■ **WHAT IS NEEDED**
From the entries, return every line where the string "datepicker" shows up.

■ **MATERIAL PROVIDED**

************

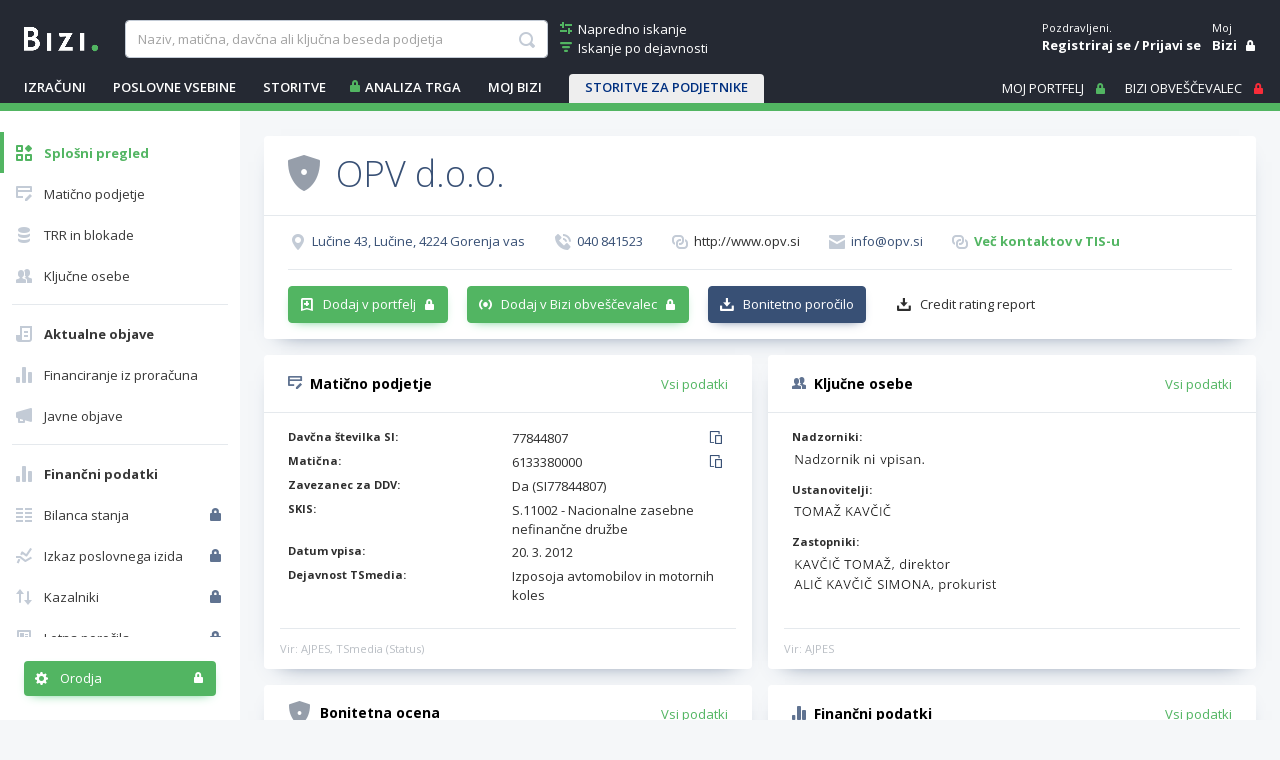

--- FILE ---
content_type: application/javascript; charset=utf-8
request_url: https://cdnjs.cloudflare.com/ajax/libs/bootstrap-datepicker/1.9.0/locales/bootstrap-datepicker.sl.min.js
body_size: -474
content:
!function(a){a.fn.datepicker.dates.sl={days:["Nedelja","Ponedeljek","Torek","Sreda","Četrtek","Petek","Sobota"],daysShort:["Ned","Pon","Tor","Sre","Čet","Pet","Sob"],daysMin:["Ne","Po","To","Sr","Če","Pe","So"],months:["Januar","Februar","Marec","April","Maj","Junij","Julij","Avgust","September","Oktober","November","December"],monthsShort:["Jan","Feb","Mar","Apr","Maj","Jun","Jul","Avg","Sep","Okt","Nov","Dec"],today:"Danes",weekStart:1}}(jQuery);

************

■ **RESPONSE FOR THIS EXERCISE**
request_url: https://cdnjs.cloudflare.com/ajax/libs/bootstrap-datepicker/1.9.0/locales/bootstrap-datepicker.sl.min.js
!function(a){a.fn.datepicker.dates.sl={days:["Nedelja","Ponedeljek","Torek","Sreda","Četrtek","Petek","Sobota"],daysShort:["Ned","Pon","Tor","Sre","Čet","Pet","Sob"],daysMin:["Ne","Po","To","Sr","Če","Pe","So"],months:["Januar","Februar","Marec","April","Maj","Junij","Julij","Avgust","September","Oktober","November","December"],monthsShort:["Jan","Feb","Mar","Apr","Maj","Jun","Jul","Avg","Sep","Okt","Nov","Dec"],today:"Danes",weekStart:1}}(jQuery);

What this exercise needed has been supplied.